Short web captions:
========================================

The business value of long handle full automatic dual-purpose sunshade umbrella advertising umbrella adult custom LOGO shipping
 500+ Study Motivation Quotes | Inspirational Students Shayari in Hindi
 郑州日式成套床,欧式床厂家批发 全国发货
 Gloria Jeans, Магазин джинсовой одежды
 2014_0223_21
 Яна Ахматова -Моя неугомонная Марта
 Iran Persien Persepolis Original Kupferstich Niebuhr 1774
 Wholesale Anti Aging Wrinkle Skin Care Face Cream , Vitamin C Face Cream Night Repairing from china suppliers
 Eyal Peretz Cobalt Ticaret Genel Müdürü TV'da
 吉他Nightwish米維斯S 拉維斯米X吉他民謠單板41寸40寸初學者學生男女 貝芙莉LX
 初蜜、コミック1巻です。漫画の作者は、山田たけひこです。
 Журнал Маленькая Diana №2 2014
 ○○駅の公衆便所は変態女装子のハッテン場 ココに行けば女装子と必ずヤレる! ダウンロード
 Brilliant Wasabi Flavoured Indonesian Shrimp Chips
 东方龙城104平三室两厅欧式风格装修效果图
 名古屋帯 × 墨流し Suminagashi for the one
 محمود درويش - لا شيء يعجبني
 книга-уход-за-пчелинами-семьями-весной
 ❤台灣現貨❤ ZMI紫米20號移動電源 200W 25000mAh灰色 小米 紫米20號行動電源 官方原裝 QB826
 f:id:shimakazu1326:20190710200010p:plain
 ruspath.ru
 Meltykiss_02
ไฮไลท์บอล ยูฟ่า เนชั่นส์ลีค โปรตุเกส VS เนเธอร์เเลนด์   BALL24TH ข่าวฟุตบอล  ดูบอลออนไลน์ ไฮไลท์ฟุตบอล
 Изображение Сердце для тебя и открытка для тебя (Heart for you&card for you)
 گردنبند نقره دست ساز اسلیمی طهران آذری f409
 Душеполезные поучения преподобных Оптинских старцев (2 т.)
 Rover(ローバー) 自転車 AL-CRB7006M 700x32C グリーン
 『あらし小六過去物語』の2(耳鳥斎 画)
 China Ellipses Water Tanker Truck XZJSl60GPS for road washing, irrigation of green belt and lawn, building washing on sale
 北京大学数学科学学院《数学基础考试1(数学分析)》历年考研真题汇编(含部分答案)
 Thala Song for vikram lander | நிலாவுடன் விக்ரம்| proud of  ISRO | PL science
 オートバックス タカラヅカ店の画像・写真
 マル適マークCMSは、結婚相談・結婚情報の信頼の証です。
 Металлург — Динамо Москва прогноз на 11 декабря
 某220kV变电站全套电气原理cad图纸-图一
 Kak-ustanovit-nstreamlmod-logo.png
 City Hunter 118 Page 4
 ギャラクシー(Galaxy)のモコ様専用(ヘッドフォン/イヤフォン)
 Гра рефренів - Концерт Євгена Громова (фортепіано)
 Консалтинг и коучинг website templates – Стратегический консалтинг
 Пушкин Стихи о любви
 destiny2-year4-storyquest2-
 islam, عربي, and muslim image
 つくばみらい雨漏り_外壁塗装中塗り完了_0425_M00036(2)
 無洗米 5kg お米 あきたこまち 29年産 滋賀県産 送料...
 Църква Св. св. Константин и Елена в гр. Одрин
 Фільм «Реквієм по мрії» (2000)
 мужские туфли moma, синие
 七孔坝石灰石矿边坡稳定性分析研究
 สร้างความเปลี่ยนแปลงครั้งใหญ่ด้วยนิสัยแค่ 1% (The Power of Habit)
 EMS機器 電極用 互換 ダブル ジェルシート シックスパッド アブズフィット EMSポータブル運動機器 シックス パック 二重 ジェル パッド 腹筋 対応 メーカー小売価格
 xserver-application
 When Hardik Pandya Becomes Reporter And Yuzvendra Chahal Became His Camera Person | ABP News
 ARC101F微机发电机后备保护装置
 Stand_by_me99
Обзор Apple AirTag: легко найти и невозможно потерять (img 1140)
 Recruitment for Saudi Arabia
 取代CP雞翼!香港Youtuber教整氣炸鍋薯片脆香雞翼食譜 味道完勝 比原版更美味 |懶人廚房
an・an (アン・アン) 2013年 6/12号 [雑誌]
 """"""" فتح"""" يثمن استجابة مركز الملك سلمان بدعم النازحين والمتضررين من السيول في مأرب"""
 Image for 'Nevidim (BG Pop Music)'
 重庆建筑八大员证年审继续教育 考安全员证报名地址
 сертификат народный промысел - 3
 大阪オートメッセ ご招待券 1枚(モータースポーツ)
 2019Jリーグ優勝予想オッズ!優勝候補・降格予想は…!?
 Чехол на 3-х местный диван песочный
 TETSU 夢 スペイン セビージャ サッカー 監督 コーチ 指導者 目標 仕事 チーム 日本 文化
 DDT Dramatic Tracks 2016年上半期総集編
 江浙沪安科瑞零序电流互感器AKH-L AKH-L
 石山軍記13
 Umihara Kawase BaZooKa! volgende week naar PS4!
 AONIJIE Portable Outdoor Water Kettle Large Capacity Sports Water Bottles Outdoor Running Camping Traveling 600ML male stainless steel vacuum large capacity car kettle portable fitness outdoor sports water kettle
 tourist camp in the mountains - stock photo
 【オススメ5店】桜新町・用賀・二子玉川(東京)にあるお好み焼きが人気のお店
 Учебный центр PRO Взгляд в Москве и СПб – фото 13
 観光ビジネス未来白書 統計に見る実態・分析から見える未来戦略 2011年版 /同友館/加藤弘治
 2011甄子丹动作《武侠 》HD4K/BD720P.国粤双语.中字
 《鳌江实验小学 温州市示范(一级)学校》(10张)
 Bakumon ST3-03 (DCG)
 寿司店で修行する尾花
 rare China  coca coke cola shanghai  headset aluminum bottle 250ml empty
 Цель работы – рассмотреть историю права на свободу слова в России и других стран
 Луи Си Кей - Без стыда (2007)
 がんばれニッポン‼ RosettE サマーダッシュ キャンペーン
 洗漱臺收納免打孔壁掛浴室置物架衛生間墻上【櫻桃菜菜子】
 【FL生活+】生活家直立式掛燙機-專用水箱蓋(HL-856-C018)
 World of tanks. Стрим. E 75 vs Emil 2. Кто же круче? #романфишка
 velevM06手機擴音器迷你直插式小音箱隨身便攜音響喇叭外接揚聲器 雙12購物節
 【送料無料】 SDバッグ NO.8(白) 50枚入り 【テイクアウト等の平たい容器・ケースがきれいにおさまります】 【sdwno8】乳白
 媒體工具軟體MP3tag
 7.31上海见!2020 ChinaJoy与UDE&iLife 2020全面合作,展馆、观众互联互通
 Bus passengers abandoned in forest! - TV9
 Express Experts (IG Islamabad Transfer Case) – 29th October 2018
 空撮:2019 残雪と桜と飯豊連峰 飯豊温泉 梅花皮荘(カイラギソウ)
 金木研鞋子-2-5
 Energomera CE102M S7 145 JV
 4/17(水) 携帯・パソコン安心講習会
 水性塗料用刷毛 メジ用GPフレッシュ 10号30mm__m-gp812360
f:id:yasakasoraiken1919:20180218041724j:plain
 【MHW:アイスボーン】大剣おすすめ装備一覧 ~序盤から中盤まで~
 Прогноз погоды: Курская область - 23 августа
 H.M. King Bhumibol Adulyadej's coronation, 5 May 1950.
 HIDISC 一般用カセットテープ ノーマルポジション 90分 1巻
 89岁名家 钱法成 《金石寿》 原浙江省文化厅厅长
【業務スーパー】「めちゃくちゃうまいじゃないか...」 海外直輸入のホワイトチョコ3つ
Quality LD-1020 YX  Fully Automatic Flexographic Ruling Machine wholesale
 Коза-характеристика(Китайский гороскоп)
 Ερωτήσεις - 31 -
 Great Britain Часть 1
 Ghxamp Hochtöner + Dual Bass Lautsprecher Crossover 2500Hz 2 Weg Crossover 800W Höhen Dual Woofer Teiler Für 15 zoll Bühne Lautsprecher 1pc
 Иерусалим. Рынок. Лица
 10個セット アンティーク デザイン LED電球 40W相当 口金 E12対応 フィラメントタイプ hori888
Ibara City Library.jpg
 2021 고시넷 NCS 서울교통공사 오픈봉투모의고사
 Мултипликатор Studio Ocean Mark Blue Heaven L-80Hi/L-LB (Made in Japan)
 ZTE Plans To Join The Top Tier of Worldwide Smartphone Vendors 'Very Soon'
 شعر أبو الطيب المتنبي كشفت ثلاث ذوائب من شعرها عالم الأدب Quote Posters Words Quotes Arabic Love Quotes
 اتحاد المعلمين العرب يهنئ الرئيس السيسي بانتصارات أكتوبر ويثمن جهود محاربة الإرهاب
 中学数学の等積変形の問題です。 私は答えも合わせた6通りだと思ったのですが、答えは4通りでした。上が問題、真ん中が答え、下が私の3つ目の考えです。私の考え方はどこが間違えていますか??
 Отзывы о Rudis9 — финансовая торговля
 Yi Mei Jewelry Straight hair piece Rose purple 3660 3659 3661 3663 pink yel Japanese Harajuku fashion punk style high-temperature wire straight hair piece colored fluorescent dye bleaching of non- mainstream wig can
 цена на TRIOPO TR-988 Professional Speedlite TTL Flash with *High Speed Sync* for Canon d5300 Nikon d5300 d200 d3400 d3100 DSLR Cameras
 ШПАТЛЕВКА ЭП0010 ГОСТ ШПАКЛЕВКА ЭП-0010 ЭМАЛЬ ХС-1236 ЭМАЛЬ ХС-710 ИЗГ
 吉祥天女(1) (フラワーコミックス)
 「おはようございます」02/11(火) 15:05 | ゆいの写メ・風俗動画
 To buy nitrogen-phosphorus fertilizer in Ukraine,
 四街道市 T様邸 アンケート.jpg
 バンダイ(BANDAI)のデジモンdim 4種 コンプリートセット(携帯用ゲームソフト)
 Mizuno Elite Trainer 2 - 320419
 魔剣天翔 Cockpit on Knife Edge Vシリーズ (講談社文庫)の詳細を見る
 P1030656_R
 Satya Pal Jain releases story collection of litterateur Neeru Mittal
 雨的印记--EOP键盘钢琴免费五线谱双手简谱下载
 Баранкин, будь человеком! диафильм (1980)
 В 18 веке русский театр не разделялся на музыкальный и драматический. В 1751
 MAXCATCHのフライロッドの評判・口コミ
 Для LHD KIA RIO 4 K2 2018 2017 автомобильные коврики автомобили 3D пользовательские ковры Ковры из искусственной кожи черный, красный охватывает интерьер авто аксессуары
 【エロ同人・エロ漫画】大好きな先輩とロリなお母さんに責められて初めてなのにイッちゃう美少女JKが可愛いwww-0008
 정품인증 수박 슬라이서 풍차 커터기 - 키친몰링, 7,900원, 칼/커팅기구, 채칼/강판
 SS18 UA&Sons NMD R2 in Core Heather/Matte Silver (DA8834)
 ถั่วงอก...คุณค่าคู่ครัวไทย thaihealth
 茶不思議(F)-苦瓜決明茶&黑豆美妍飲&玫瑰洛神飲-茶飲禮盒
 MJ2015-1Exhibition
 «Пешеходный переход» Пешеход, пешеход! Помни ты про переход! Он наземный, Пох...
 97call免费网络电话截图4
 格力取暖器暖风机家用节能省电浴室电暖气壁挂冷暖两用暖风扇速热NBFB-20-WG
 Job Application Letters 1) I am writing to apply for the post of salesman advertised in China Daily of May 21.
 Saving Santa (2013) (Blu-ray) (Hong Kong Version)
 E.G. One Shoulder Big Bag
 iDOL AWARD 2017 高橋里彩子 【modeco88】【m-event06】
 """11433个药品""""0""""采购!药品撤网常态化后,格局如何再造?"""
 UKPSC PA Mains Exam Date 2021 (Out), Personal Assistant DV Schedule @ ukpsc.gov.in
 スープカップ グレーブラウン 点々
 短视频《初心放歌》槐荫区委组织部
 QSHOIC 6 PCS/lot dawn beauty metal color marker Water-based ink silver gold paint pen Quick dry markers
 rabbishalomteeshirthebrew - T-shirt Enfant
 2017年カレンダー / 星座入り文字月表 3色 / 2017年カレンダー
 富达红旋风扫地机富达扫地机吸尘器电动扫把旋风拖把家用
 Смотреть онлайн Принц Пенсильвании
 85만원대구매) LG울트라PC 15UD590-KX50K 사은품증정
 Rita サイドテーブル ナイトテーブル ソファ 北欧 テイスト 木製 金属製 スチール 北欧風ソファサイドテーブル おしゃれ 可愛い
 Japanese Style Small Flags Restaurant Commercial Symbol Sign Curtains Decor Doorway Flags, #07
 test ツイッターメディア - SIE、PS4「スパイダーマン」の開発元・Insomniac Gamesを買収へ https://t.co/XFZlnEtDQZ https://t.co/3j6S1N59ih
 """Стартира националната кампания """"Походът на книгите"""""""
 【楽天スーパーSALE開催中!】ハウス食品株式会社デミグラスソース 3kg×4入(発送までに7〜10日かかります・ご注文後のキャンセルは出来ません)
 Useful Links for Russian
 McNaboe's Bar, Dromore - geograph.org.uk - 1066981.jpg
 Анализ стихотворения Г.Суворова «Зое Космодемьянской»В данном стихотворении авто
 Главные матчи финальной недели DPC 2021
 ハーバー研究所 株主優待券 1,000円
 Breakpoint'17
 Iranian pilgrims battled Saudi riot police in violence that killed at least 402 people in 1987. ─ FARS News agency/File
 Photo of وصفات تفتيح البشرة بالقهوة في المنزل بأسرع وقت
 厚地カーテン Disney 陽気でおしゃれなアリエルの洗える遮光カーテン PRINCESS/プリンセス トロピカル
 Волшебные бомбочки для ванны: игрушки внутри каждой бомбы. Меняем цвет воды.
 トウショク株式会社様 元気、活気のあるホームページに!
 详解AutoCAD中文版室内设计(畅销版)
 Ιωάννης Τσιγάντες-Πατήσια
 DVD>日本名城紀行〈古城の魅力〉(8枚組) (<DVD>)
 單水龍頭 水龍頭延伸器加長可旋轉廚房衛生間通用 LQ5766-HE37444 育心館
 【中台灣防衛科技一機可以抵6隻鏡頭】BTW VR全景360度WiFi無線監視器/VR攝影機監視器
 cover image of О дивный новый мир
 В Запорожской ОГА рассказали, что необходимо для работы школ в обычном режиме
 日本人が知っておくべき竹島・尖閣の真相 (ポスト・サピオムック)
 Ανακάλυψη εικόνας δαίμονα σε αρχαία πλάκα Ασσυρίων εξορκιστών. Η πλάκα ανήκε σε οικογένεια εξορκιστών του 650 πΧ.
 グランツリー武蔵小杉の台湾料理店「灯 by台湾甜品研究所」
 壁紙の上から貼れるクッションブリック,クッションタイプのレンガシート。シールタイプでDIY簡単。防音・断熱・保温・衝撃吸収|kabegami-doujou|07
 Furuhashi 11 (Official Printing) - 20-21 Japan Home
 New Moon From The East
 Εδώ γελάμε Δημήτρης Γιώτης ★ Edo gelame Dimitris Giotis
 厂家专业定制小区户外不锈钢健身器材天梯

========================================

What to produce - For every line of the entries holding the string "работы", add one to a tally; give the final figure only.

Solved exercise - 2